21                        In short, the total constitutionally relevant pretrial “delay” in Smith’s case spanned just over six months—from October 21, 2002, through April 24, 2003.  He would have been sentenced on the conviction within a month after trial (May 19) but for his renewed, ultimately successful, effort to retain counsel and counsel’s subsequent requests for continuances of the sentencing.  Even with these posttrial delays, all attributable to Smith, the court sentenced him and entered a judgment of conviction on September 3, 2003, well under a year from the date the complaint was filed.  We therefore conclude that Smith’s speedy trial claim founders on the first, threshold inquiry.  Because the delay in bringing Smith to trial on the criminal charges was barely six months, and because his sentence was imposed and judgment entered in well under a year, Smith suffered no presumptively prejudicial delay in resolving the criminal charges filed against him.  Our conclusion renders unnecessary any consideration of the remaining Barker factors.[4] 

CONCLUSION

22                        For the reasons discussed above, we affirm the appealed judgment and order.

            By the Court.—Judgment and order affirmed.

            This opinion will not be published.  See Wis.
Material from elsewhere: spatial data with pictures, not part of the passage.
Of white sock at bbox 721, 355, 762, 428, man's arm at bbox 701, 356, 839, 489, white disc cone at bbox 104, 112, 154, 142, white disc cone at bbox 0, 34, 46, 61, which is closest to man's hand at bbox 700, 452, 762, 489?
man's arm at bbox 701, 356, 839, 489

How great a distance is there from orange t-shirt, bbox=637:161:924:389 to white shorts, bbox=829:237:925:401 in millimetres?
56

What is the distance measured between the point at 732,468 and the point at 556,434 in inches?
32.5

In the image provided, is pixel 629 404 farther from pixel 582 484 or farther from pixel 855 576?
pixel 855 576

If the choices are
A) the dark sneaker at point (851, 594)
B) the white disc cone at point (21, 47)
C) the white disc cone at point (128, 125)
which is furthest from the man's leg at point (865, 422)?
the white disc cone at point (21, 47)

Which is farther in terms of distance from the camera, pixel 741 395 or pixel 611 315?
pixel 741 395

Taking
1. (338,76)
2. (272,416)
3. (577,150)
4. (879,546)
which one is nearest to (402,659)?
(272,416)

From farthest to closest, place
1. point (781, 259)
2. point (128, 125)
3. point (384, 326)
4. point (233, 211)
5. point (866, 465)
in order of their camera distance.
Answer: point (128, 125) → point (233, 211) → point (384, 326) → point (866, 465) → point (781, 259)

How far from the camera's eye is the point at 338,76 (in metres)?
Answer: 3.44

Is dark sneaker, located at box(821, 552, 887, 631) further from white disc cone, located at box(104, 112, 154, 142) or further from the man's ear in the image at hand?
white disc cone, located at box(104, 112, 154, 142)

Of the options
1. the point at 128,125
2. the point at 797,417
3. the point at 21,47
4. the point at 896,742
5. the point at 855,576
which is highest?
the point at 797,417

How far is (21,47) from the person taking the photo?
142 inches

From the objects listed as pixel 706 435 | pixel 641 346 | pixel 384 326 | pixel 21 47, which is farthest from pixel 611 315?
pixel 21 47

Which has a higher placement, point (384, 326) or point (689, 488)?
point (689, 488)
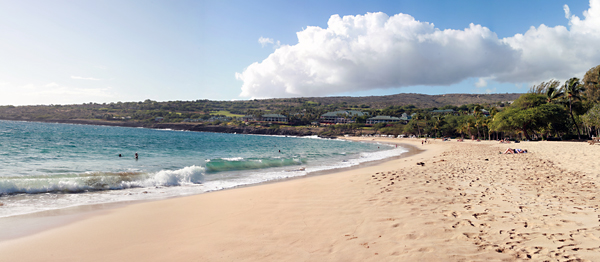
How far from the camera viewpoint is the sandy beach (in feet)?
14.3

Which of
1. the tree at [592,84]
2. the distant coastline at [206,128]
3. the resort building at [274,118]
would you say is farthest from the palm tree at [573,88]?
the resort building at [274,118]

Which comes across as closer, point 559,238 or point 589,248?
point 589,248

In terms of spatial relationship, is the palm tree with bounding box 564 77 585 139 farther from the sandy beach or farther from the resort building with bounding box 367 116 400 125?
the resort building with bounding box 367 116 400 125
Stat. Rule 809.23(1)(b)4.

 

 

 


 



[1]  This appeal is decided by one judge pursuant to Wis. Stat.§ 752.31(2)(f) (2003-04).  All references to the Wisconsin Statutes are to the 2003-04 version unless otherwise noted.
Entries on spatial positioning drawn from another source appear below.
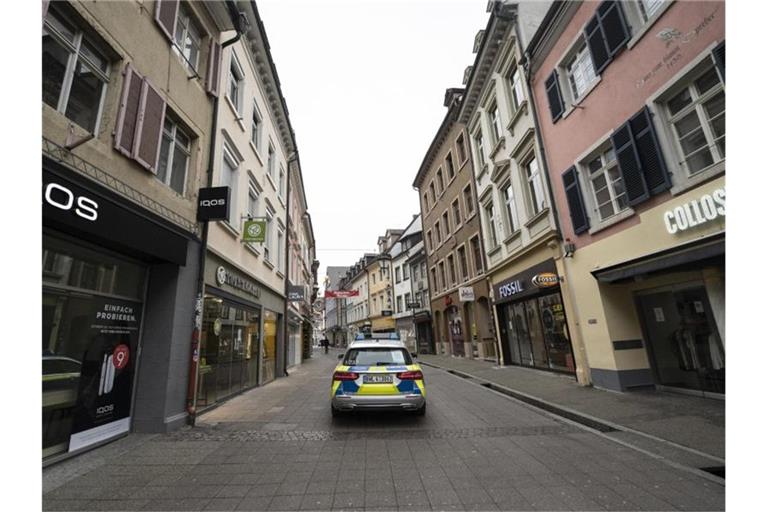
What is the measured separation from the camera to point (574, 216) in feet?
32.5

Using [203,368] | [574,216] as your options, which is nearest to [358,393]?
[203,368]

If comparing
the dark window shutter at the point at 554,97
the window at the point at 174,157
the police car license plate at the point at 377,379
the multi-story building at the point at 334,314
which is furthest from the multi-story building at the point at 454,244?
the multi-story building at the point at 334,314

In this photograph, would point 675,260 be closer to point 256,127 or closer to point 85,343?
point 85,343

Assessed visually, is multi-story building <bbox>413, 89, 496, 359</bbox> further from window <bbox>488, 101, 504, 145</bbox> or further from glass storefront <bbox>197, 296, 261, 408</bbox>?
glass storefront <bbox>197, 296, 261, 408</bbox>

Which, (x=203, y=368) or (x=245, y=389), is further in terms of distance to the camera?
(x=245, y=389)

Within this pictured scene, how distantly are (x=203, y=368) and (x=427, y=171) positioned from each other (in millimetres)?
22459

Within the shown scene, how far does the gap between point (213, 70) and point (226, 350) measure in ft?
23.2

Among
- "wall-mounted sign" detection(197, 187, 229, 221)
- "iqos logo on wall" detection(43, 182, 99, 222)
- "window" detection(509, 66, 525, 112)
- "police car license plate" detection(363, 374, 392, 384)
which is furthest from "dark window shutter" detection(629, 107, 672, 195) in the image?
"iqos logo on wall" detection(43, 182, 99, 222)

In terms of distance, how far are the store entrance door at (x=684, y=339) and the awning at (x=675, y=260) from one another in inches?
48.3

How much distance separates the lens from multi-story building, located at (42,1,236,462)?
4602 millimetres

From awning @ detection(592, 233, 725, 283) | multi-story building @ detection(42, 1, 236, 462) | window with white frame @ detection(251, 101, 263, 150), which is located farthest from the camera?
window with white frame @ detection(251, 101, 263, 150)

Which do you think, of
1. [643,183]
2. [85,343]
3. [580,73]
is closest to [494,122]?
[580,73]

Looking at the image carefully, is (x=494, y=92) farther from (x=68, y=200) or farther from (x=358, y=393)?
(x=68, y=200)

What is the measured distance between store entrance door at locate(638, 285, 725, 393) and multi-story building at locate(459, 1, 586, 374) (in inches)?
73.5
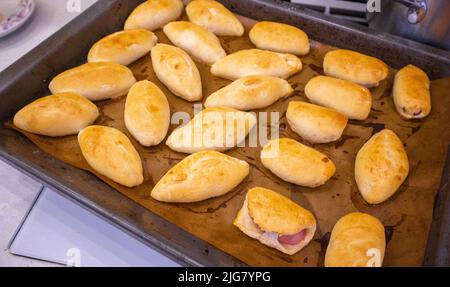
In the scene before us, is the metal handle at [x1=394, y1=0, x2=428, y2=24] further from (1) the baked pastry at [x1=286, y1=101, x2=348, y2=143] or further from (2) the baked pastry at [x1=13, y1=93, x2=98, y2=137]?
(2) the baked pastry at [x1=13, y1=93, x2=98, y2=137]

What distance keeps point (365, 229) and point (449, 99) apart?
0.47 meters

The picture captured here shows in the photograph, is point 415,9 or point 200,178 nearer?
point 200,178

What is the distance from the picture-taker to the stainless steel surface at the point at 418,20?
0.96 meters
[2]  Neither the citation issued on the date of the offense nor any record of the forfeiture action that ensued are contained in the record before us.  Smith asserted in his postconviction motion that the offense “was originally erroneously charged as an OWI, first offense … on 12-10-2001.”  During argument on the motion, Smith’s counsel asserted that there was “a delay of 11 months from when this was initially charged as a municipal violation and from when it was retried as a criminal charge against him.”  In making its ruling on the motion, the circuit court noted that the offense had originally been charged as “an ordinance violation,” but the court did not “know the date it was dismissed.”  The Wisconsin Circuit Court Access online data base shows that citations for first-offense OMVWI and operating with a prohibited alcohol concentration were filed in Sauk County Circuit Court on December 10, 2001, case numbers 2001TR008314 and 008315, captioned Village of Sauk City v. Dennis P. Smith.  Both forfeiture actions were dismissed June 20, 2002, on motion of the village attorney.

[3]  In the event State v. Urdahl, No. 2004AP3014-CR (WI App July 14, 2005), is not ordered published following the publication conference on August 31, 2005, we adopt by reference the rationale and authorities appearing in the cited paragraphs of that opinion.

[4]  As we noted in Urdahl, ¶¶17-18, even though the lapse of time between Smith’s commission of the offense and the State’s filing of criminal charges, a period of some eleven months, is not relevant to the Sixth Amendment speedy trial inquiry, “pre-charging” delay may give rise to a Fifth Amendment due process claim.  Smith makes no such claim, however, and we thus have no cause to discuss it further.